:: Data lines ::
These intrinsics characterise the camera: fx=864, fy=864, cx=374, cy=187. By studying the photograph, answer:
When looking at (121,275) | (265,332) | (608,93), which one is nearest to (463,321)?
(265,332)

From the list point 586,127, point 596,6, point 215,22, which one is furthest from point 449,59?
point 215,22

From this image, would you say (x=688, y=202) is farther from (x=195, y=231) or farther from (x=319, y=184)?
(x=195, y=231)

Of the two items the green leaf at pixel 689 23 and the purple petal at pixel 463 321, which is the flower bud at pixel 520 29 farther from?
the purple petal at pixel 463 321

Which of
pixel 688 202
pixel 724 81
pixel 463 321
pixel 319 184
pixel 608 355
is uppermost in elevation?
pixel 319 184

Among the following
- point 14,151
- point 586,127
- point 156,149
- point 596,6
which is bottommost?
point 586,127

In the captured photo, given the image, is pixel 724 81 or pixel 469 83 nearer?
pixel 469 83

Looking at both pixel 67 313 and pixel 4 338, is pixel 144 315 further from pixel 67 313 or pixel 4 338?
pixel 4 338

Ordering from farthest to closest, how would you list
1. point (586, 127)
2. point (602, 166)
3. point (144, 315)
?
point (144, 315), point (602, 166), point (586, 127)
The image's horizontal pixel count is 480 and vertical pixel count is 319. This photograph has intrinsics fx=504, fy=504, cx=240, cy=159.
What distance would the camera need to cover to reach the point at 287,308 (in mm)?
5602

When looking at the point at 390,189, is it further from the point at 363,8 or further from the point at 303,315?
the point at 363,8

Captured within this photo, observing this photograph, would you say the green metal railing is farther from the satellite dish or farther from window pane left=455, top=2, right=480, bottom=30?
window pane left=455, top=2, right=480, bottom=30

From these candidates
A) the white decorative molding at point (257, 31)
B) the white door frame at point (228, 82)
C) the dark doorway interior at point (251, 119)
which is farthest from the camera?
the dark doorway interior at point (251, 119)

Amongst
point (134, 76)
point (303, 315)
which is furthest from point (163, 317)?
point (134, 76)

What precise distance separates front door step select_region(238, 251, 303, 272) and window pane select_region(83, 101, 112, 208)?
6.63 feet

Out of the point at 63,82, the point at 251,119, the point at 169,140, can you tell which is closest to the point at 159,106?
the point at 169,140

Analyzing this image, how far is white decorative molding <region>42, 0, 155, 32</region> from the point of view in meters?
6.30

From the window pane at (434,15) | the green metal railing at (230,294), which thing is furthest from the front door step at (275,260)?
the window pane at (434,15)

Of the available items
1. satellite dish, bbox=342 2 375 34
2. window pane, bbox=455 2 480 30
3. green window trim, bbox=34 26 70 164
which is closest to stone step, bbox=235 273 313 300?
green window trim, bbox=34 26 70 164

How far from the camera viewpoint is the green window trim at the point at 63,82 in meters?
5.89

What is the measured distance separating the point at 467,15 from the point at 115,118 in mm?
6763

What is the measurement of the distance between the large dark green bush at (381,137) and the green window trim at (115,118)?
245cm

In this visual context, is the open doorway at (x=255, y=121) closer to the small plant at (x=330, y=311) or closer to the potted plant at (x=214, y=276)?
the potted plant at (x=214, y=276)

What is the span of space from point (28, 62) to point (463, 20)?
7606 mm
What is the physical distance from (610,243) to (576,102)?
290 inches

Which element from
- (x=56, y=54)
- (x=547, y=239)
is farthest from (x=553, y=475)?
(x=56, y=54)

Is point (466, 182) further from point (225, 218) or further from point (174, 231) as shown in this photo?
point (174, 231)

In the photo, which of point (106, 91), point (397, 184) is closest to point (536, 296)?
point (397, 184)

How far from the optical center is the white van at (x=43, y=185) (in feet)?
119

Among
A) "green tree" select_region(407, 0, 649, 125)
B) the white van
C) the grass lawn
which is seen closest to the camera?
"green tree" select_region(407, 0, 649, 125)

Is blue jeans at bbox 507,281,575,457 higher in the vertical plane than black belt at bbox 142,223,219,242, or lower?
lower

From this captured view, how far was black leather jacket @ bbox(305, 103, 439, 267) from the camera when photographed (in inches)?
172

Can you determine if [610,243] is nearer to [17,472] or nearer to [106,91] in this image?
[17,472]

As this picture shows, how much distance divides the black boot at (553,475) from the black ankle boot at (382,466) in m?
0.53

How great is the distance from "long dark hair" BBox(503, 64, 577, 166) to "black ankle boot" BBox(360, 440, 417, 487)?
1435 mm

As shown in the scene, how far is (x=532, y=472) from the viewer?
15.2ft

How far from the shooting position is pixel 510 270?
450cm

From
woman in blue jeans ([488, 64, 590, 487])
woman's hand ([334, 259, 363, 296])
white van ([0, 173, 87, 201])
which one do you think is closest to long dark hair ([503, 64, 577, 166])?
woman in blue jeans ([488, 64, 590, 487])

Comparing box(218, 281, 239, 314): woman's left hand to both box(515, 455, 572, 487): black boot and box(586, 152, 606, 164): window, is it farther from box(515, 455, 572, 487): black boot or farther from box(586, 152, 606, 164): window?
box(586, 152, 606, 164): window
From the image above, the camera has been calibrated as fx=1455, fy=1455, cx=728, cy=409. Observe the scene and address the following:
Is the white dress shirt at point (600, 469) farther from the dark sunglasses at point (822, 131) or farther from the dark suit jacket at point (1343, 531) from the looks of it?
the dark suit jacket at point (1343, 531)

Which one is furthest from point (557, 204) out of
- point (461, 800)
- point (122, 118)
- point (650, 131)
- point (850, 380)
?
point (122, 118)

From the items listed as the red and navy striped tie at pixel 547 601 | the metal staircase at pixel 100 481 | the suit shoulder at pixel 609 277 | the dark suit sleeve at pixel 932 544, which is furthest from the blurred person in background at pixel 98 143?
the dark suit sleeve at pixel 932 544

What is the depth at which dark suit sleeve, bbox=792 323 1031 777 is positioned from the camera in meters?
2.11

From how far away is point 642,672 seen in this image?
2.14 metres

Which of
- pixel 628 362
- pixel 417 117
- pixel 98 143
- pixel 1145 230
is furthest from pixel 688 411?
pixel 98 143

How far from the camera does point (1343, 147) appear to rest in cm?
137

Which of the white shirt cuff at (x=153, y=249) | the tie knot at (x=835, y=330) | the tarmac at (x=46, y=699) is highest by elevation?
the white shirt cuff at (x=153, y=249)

:: Stated exercise ::
Reproduce each entry above exactly, keeping every word.

:: Exercise output ::
These intrinsics characterise the camera: fx=864, fy=864, cx=374, cy=187. By studying the photograph, answer:
When looking at (121,275) | (265,332) | (608,93), which one is nearest to (463,321)?
(265,332)

From the list point 586,127, point 596,6, point 215,22, which one is furthest from point 449,59?
point 215,22

From this image, would you say (x=688, y=202) is farther from (x=195, y=231) or farther from (x=319, y=184)?
(x=195, y=231)

Of the two items the green leaf at pixel 689 23 and the purple petal at pixel 463 321, which is the flower bud at pixel 520 29 farther from?
the purple petal at pixel 463 321

Which of
pixel 688 202
pixel 724 81
pixel 463 321
pixel 319 184
pixel 608 355
is uppermost in elevation?
pixel 319 184

Among the following
- point 14,151
- point 586,127
- point 156,149
- point 596,6
which is bottommost?
point 586,127

In the captured photo, given the image, is pixel 724 81 or pixel 469 83 nearer?
pixel 469 83

Looking at both pixel 67 313 and pixel 4 338, is pixel 144 315 further from pixel 67 313 or pixel 4 338?
pixel 4 338

Ordering from farthest to closest, how would you list
1. point (586, 127)
2. point (602, 166)
3. point (144, 315)
?
point (144, 315), point (602, 166), point (586, 127)
The image's horizontal pixel count is 480 and vertical pixel count is 319. This photograph has intrinsics fx=504, fy=504, cx=240, cy=159.
What distance would the camera need to cover to reach the point at 287,308 (in mm)?
5602

When looking at the point at 390,189, is it further from the point at 363,8 or further from the point at 303,315?
the point at 363,8

Captured within this photo, observing this photograph, would you say the green metal railing is farther from the satellite dish or farther from window pane left=455, top=2, right=480, bottom=30?
window pane left=455, top=2, right=480, bottom=30

From these candidates
A) the white decorative molding at point (257, 31)
B) the white door frame at point (228, 82)
C) the dark doorway interior at point (251, 119)
which is farthest from the camera?
the dark doorway interior at point (251, 119)

Amongst
point (134, 76)
point (303, 315)
which is furthest from point (163, 317)?
point (134, 76)

What precise distance separates front door step select_region(238, 251, 303, 272) and window pane select_region(83, 101, 112, 208)?
6.63 feet

Out of the point at 63,82, the point at 251,119, the point at 169,140, can you tell which is closest to the point at 159,106?
the point at 169,140

Analyzing this image, how far is white decorative molding <region>42, 0, 155, 32</region> from the point of view in meters?
6.30

From the window pane at (434,15) | the green metal railing at (230,294), which thing is furthest from the front door step at (275,260)?
the window pane at (434,15)

Of the available items
1. satellite dish, bbox=342 2 375 34
2. window pane, bbox=455 2 480 30
3. green window trim, bbox=34 26 70 164
which is closest to stone step, bbox=235 273 313 300?
green window trim, bbox=34 26 70 164

How far from the camera viewpoint is the green window trim at the point at 63,82 in meters?
5.89

What is the measured distance separating the point at 467,15 from the point at 115,118 in mm?
6763

What is the measurement of the distance between the large dark green bush at (381,137) and the green window trim at (115,118)?
245cm

In this visual context, is the open doorway at (x=255, y=121) closer to the small plant at (x=330, y=311) or closer to the potted plant at (x=214, y=276)?
the potted plant at (x=214, y=276)

What is the span of space from point (28, 62) to point (463, 20)?
7606 mm
What is the physical distance from (610,243) to (576,102)?
290 inches

Which element from
- (x=56, y=54)
- (x=547, y=239)
is farthest from (x=553, y=475)?
(x=56, y=54)

Is point (466, 182) further from point (225, 218) or further from point (174, 231) as shown in this photo?
point (174, 231)

In the photo, which of point (106, 91), point (397, 184) is closest to point (536, 296)?
point (397, 184)

How far from the optical center is the white van at (x=43, y=185) (in feet)?
119

Among
A) "green tree" select_region(407, 0, 649, 125)
B) the white van
C) the grass lawn
which is seen closest to the camera?
"green tree" select_region(407, 0, 649, 125)

Is blue jeans at bbox 507,281,575,457 higher in the vertical plane than black belt at bbox 142,223,219,242, or lower?
lower

From this captured view, how far was black leather jacket @ bbox(305, 103, 439, 267) from the camera when photographed (in inches)?
172

Can you determine if [610,243] is nearer to [17,472] or nearer to [106,91] in this image?
[17,472]

As this picture shows, how much distance divides the black boot at (553,475) from the black ankle boot at (382,466) in m?
0.53

How great is the distance from "long dark hair" BBox(503, 64, 577, 166) to "black ankle boot" BBox(360, 440, 417, 487)?
1435 mm

As shown in the scene, how far is (x=532, y=472) from the viewer?
15.2ft

How far from the shooting position is pixel 510 270?
450cm

From
woman in blue jeans ([488, 64, 590, 487])
woman's hand ([334, 259, 363, 296])
white van ([0, 173, 87, 201])
which one do you think is closest to long dark hair ([503, 64, 577, 166])?
woman in blue jeans ([488, 64, 590, 487])

Comparing box(218, 281, 239, 314): woman's left hand to both box(515, 455, 572, 487): black boot and box(586, 152, 606, 164): window, is it farther from box(515, 455, 572, 487): black boot or farther from box(586, 152, 606, 164): window?
box(586, 152, 606, 164): window
From the image above, the camera has been calibrated as fx=1455, fy=1455, cx=728, cy=409. Observe the scene and address the following:
Is the white dress shirt at point (600, 469) farther from the dark sunglasses at point (822, 131) or farther from the dark suit jacket at point (1343, 531) from the looks of it?
the dark suit jacket at point (1343, 531)

Which one is furthest from point (557, 204) out of
- point (461, 800)
- point (122, 118)
- point (650, 131)
- point (850, 380)
?
point (122, 118)

From the items listed as the red and navy striped tie at pixel 547 601 | the metal staircase at pixel 100 481 | the suit shoulder at pixel 609 277 | the dark suit sleeve at pixel 932 544, which is furthest from the blurred person in background at pixel 98 143?
the dark suit sleeve at pixel 932 544

What is the depth at which dark suit sleeve, bbox=792 323 1031 777 is positioned from the camera in meters?
2.11

From how far away is point 642,672 seen in this image?
2.14 metres

Which of
- pixel 628 362
- pixel 417 117
- pixel 98 143
- pixel 1145 230
is furthest from pixel 688 411?
pixel 98 143

How far from the camera does point (1343, 147) appear to rest in cm?
137

Which of the white shirt cuff at (x=153, y=249) | the tie knot at (x=835, y=330) | the tarmac at (x=46, y=699) is highest by elevation?
the white shirt cuff at (x=153, y=249)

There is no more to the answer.